城福浩監督が、決勝でのベンチ入りメンバー18人を決めたのは試合前日の朝だった。前日練習を終えて、選手に明日のメンバー入り選手を発表した。その中に浅利悟の名前はなかった。5年前、けがでベンチを外れてスタンドから選手を見守った。引退を決めた今年、浅利にとっては最後のチャンスだった。練習後、浅利はファンサービスゾーンを横切り、クラブハウスの中へと消えていった。小平のロッカールームでは、藤山竜仁との2人になった。
「前回あいつ自身がけがでメンバーに入れなかったので、俺も一緒にメンバーに入りたいという気持ちでずっとやってきたから」(藤山)
東京ガスFC時代もFC東京へとチームが変わっても、ともにチームを支えてきた。いつも笑顔が絶えない浅利を見てきた。チームの中では互いが拠りどころだった。その仲間が目の前で声を上げた。藤山は背番号7のユニフォームを中に着てゲームに臨むことをこの日決めた。
前日、城福監督は苦しい胸の内を明かしていた。

作業指示
上の表示テキストのうち、「城福浩監督が、決勝でのベンチ」から「前日、城福監督は苦しい胸の内を明かしていた。」までを、両端の語句も含めて一字一句違えずに書き写してください。

提供資料
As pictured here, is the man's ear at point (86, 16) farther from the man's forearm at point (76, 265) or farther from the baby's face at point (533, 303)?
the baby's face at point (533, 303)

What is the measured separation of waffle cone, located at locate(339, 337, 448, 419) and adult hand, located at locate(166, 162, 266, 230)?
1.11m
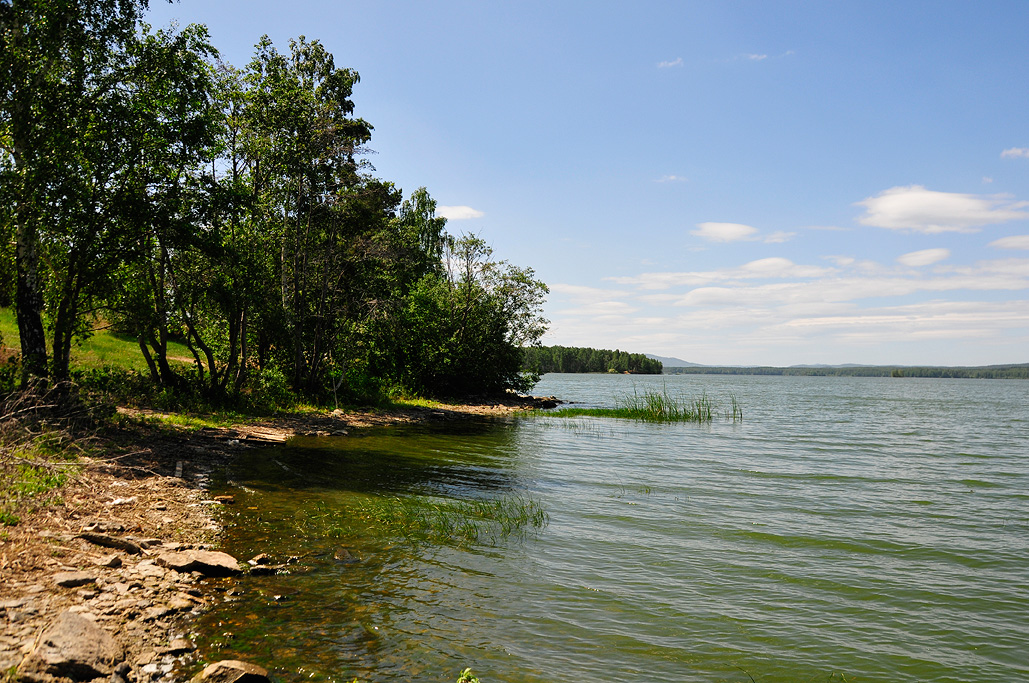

正解出力
城福浩監督が、決勝でのベンチ入りメンバー18人を決めたのは試合前日の朝だった。前日練習を終えて、選手に明日のメンバー入り選手を発表した。その中に浅利悟の名前はなかった。5年前、けがでベンチを外れてスタンドから選手を見守った。引退を決めた今年、浅利にとっては最後のチャンスだった。練習後、浅利はファンサービスゾーンを横切り、クラブハウスの中へと消えていった。小平のロッカールームでは、藤山竜仁との2人になった。
「前回あいつ自身がけがでメンバーに入れなかったので、俺も一緒にメンバーに入りたいという気持ちでずっとやってきたから」(藤山)
東京ガスFC時代もFC東京へとチームが変わっても、ともにチームを支えてきた。いつも笑顔が絶えない浅利を見てきた。チームの中では互いが拠りどころだった。その仲間が目の前で声を上げた。藤山は背番号7のユニフォームを中に着てゲームに臨むことをこの日決めた。
前日、城福監督は苦しい胸の内を明かしていた。